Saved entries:
-- -- --
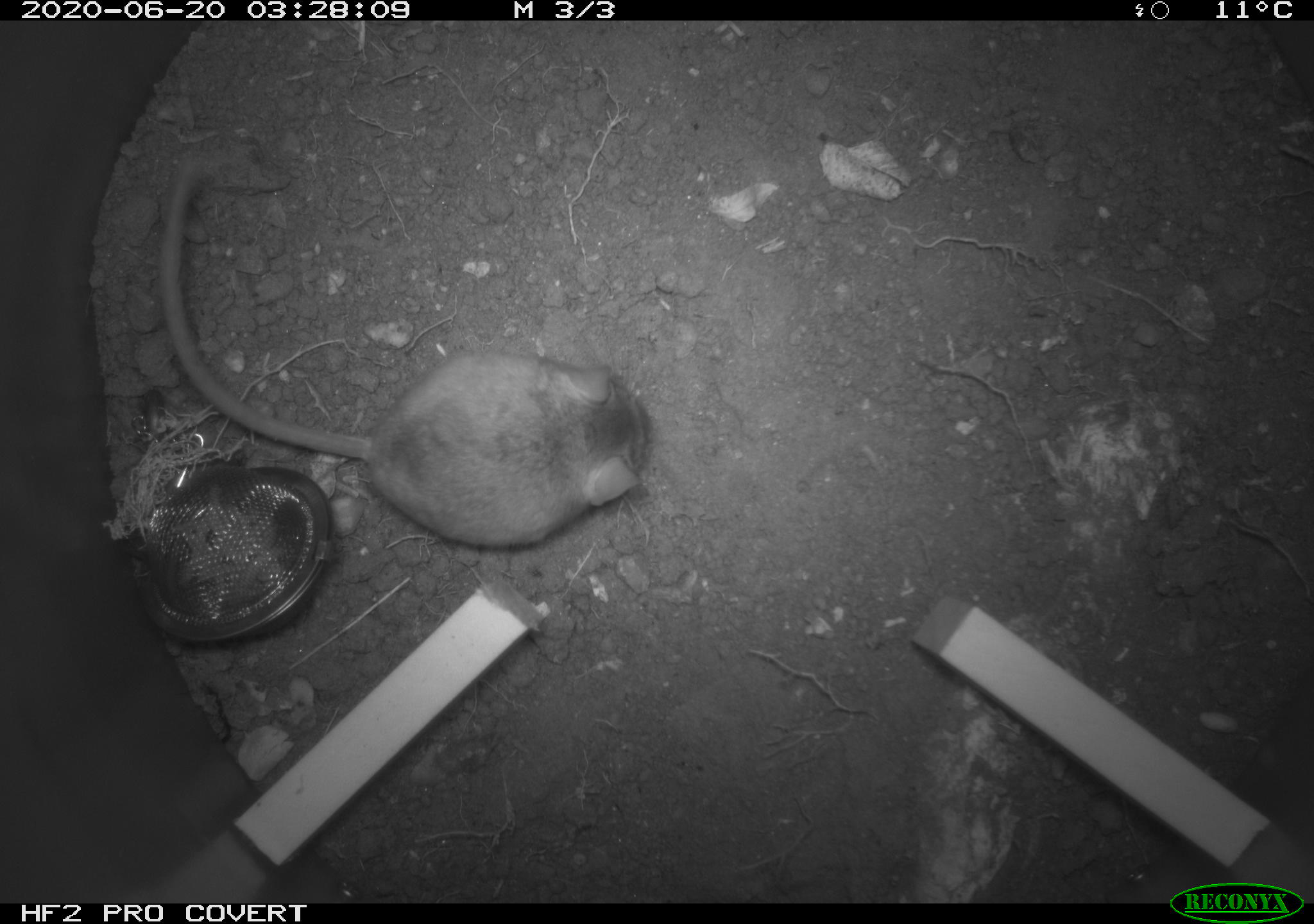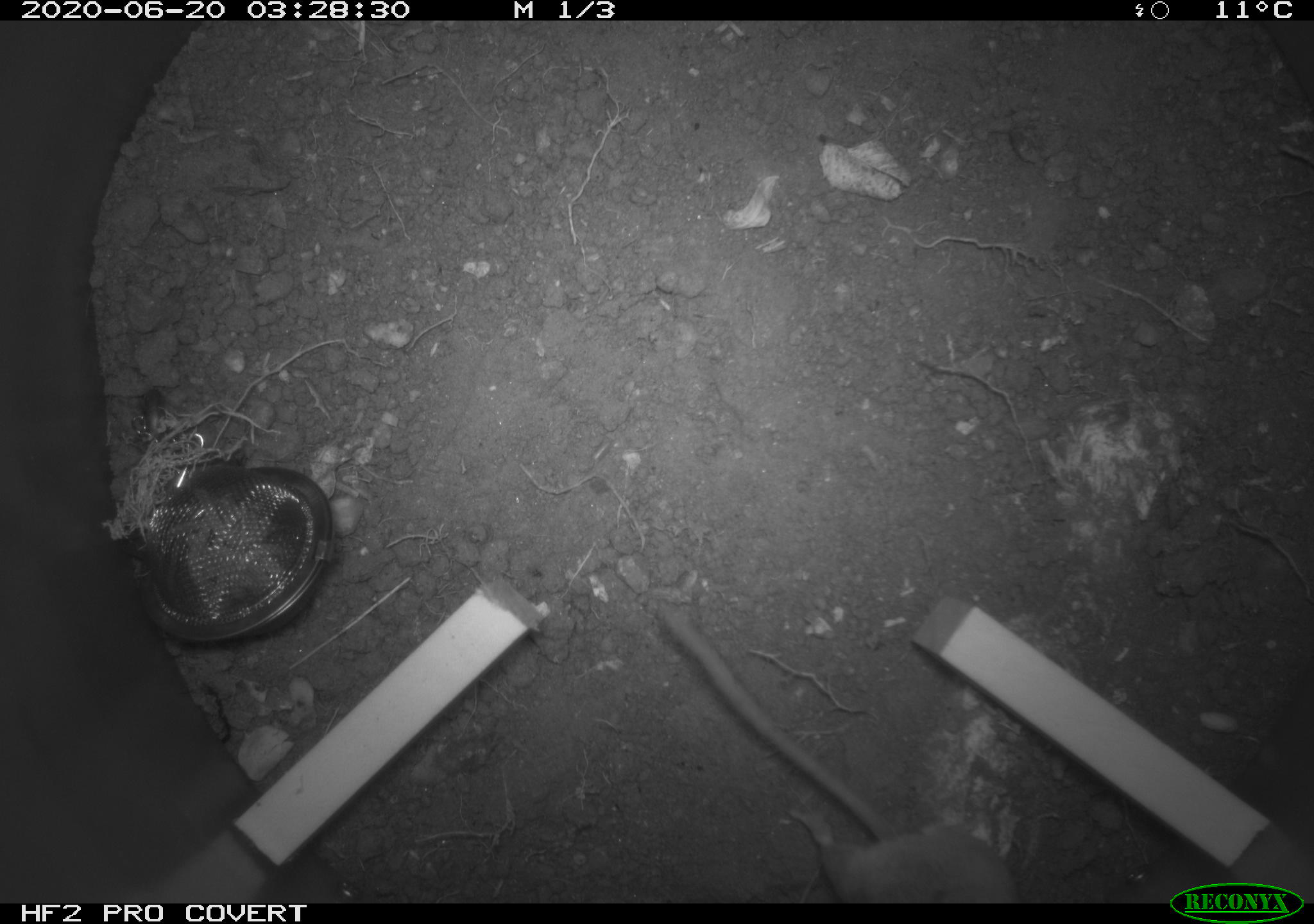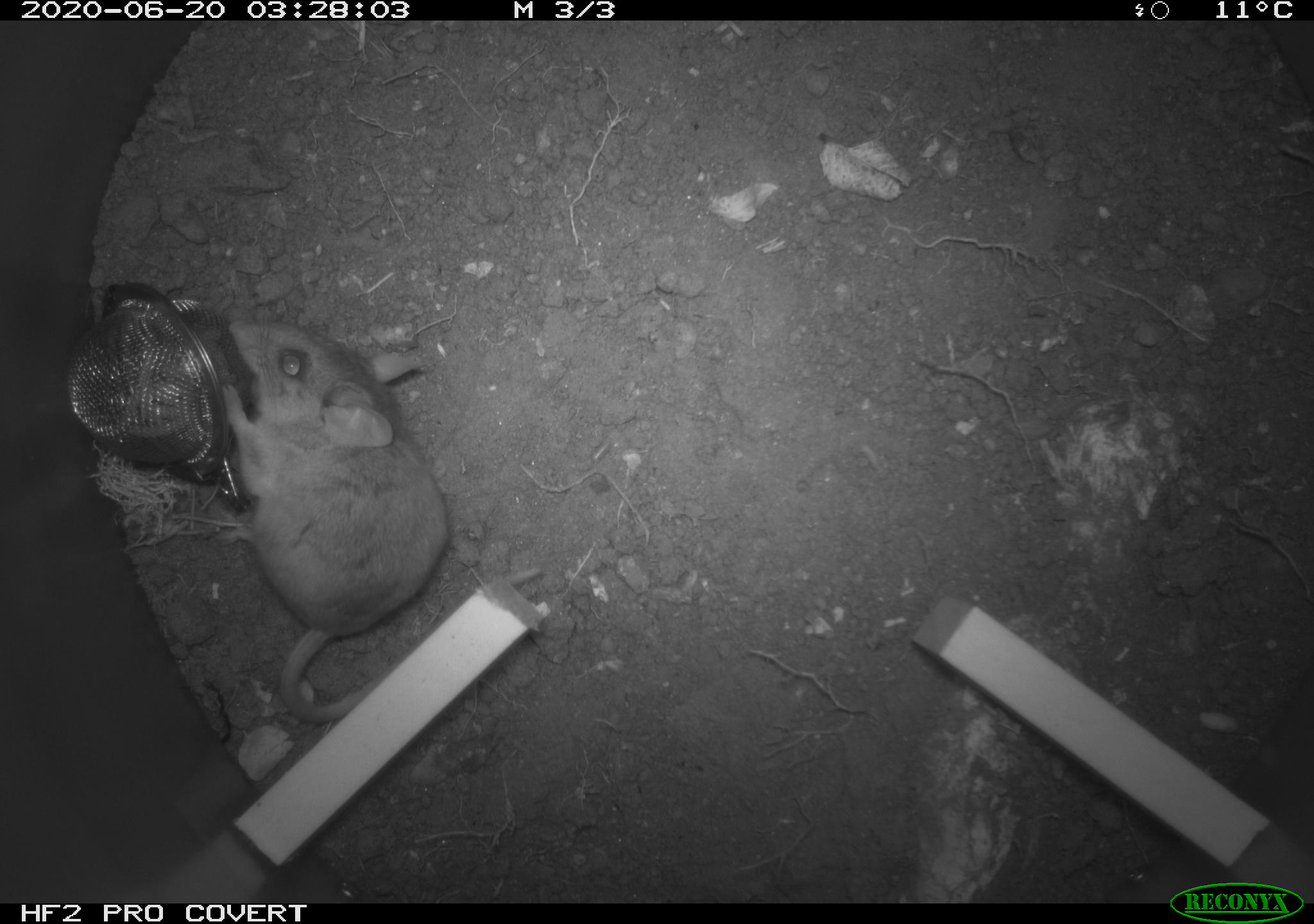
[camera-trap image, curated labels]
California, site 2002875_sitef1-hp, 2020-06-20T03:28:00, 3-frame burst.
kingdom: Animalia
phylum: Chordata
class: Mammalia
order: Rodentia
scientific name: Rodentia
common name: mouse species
-- -- --
Problem description: Could you repeat all of the data exactly, minus the pictures?

Solution to this problem:
[camera-trap image, curated labels]
California, site 2002875_sitef1-hp, 2020-06-20T03:28:00, 3-frame burst.
kingdom: Animalia
phylum: Chordata
class: Mammalia
order: Rodentia
scientific name: Rodentia
common name: mouse species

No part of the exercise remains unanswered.